[WORK INSTRUCTIONS]
1: Using the forum thread on aluminum wiring and joist drilling, answer yes or no to each statement and quote the words that decide it: (a) only Micheals in Lynbrook carried the triplex; (b) B4T uses Polaris connectors for services; (c) on McClary's Electrical's account, holes may be drilled in the middle third of a joist's total length.
2: Continue the forum thread on aluminum wiring and joist drilling from where it stops.

====== SELECTED EXTRACT ======

Notice how hard it is to find al/cu bugnuts on LI let alone aluminum stabiloy. I was trying to get 4/3 triplex or ser al for a temp fire job. Only Micheals in Lynbrook carried the triplex.


----------



## B4T (Feb 10, 2009)

Shockdoc said:


> Notice how hard it is to find al/cu bugnuts on LI let alone aluminum stabiloy. I was trying to get 4/3 triplex or ser al for a temp fire job. Only Micheals in Lynbrook carried the triplex.


HD has AL triplex, but I think it was 4/0 AL.

I use Polaris connectors when ever I come across an AL repair, but I never use it for services..


----------



## Shockdoc (Mar 4, 2010)

Black4Truck said:


> HD has AL triplex, but I think it was 4/0 AL.
> 
> I use Polaris connectors when ever I come across an AL repair, but I never use it for services..


I normally don't splice line side of the panel and I use LIPa feather boxes in my meter trofts for splicing


----------



## McClary’s Electrical (Feb 21, 2009)

Magnettica said:


> Because I didn't feel like going up an extra step on the ladder. :whistling2: :laughing:


 

Funny, but that's illegal. Around here, you'd cause the framing inspection to fail for sure.


----------



## Shockdoc (Mar 4, 2010)

mcclary's electrical said:


> Funny, but that's illegal. Around here, you'd cause the framing inspection to fail for sure.


A NC associate told me your inspector has you guys drilling the end spans of joist, is that true?


----------



## McClary’s Electrical (Feb 21, 2009)

Shockdoc said:


> A NC associate told me your inspector has you guys drilling the end spans of joist, is that true?


 

Cosidering the total length, no drilling in the MIDDLE THIRD. So two ends of the length can be drilled.

Secondly in those (2) seperate sections that you are allowed to drill, considering width, you have to drill in the MIDDLE THIRD. The (2) outer 3rd's cannot be drilled. The holes Mag drilled would never pass here.


----------



## Shockdoc (Mar 4, 2010)

mcclary's electrical said:


> Cosidering the total length, no drilling in the MIDDLE THIRD. So two ends of the length can be drilled.
> 
> Secondly in those (2) seperate sections that you are allowed to drill, considering width, you have to drill in the MIDDLE THIRD. The (2) outer 3rd's cannot be drilled. The holes Mag drilled would never pass here.


They'd love me with my cheap angles:laughing:


----------



## Magnettica (Jan 23, 2007)

====== PROVIDED INFORMATION ======

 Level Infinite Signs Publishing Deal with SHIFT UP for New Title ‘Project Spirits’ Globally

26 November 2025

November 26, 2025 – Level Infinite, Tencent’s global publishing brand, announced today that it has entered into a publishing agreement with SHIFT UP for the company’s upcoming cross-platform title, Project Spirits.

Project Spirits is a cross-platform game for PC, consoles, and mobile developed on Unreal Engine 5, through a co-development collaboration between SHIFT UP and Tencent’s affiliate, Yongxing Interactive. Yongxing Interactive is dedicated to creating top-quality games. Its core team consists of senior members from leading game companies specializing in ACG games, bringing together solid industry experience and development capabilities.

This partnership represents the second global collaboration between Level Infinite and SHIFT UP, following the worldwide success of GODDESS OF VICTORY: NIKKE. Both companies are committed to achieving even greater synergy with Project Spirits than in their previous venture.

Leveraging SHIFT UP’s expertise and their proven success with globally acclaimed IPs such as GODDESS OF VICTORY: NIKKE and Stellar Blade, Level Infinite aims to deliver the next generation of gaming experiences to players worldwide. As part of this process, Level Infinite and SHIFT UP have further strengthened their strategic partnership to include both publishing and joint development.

======
====== PROVIDED INFORMATION ======

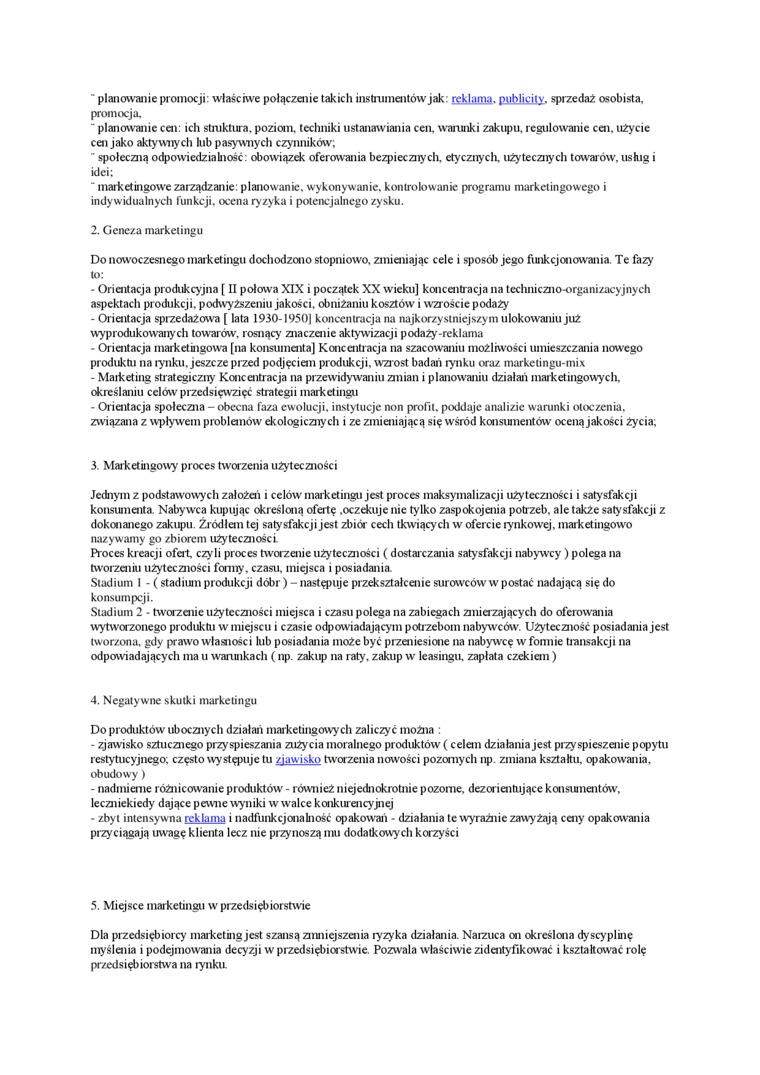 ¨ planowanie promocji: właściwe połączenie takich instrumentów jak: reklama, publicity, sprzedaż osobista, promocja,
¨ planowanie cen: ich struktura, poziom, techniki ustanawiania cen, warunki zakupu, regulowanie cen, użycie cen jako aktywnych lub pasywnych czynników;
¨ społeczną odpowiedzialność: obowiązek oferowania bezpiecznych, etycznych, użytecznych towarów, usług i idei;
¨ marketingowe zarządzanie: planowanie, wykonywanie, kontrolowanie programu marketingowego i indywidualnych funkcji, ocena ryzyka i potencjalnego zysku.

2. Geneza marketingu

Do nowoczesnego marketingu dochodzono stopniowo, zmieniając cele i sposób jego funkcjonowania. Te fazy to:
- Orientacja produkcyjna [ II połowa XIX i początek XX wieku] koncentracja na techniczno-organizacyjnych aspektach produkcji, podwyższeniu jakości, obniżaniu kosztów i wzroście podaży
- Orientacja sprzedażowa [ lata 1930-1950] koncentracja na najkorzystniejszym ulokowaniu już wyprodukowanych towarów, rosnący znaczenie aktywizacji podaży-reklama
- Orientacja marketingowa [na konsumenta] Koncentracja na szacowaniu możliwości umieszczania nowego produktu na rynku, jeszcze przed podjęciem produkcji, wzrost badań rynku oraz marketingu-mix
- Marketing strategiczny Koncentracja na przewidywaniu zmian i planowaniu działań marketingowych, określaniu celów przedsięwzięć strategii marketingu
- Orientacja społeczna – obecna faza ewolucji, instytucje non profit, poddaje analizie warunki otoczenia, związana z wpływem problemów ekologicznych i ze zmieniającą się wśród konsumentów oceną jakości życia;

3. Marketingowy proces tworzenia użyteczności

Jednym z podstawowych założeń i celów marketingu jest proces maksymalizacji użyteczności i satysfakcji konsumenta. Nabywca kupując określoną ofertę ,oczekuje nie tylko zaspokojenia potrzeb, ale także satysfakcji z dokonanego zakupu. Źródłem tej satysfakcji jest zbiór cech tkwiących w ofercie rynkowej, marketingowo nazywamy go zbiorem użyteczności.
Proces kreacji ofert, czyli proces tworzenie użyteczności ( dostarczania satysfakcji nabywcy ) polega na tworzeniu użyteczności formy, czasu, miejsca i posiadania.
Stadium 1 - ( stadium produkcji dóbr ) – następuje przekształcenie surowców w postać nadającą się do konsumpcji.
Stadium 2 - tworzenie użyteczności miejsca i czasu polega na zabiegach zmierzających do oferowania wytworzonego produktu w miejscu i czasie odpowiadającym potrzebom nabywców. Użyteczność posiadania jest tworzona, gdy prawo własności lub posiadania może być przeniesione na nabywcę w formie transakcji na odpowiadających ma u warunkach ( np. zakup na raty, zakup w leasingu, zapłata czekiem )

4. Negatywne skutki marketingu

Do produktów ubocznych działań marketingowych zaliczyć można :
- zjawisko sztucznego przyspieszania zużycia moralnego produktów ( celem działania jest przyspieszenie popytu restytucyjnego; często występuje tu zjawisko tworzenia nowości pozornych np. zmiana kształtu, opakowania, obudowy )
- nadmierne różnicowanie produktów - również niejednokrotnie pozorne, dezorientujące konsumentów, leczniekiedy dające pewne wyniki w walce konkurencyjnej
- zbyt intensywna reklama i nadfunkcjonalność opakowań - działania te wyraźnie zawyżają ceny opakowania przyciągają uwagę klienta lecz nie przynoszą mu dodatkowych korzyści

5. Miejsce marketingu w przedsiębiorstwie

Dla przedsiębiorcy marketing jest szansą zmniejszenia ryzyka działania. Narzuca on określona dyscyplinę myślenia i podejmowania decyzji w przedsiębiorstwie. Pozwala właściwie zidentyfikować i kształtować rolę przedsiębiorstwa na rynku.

======

[RESPONSES FOR EACH TASK]
1:
(a) Yes: "Only Micheals in Lynbrook carried the triplex."
(b) No: "but I never use it for services"
(c) No: "Cosidering the total length, no drilling in the MIDDLE THIRD."

2:
mcclary's electrical said:


> Funny, but that's illegal. Around here, you'd cause the framing inspection to fail for sure.


Nah... 3" up the bottom and I've never had a problem or a failed building inspection. :no:


----------



## Magnettica (Jan 23, 2007)

mcclary's electrical said:


> Cosidering the total length, no drilling in the MIDDLE THIRD. So two ends of the length can be drilled.
> 
> Secondly in those (2) seperate sections that you are allowed to drill, considering width, you have to drill in the MIDDLE THIRD. The (2) outer 3rd's cannot be drilled. *The holes Mag drilled would never pass here.*


Now you're being ridiculous.


----------



## McClary’s Electrical (Feb 21, 2009)

Magnettica said:


> Now you're being ridiculous.


 

I can't speak for there, but I PROMISE YOU, I have seen NUMEROUS failed inspections for drilling in the outer 3rds's of a floorjoist. NO BS.


----------



## Magnettica (Jan 23, 2007)

mcclary's electrical said:


> I can't speak for there, but I PROMISE YOU, I have seen NUMEROUS failed inspections for drilling in the outer 3rds's of a floorjoist. NO BS.


For a TJI joist and for a 4" hole for some plumbing pipes definitely. I've come across some dumb plumbers in my day. Now, drilling outside third of a laminated beam INSTANT FAIL.


----------



## McClary’s Electrical (Feb 21, 2009)

Magnettica said:


> For a TJI joist and for a 4" hole for some plumbing pipes definitely. I've come across some dumb plumbers in my day. Now, drilling outside third of a laminated beam INSTANT FAIL.


 


I've never had to drill a laminated beam. Ther'es alway's a way to get around it. (so far)


----------



## Magnettica (Jan 23, 2007)

mcclary's electrical said:


> I've never had to drill a laminated beam. Ther'es alway's a way to get around it. (so far)


I do the same but sometimes like in a long hallway you have no other choice. So I found out where I could drill without violating the manufacturers specs and all of them want the hole drilled in the middle third of the span and the middle third height wise.


----------



## Jlarson (Jun 28, 2009)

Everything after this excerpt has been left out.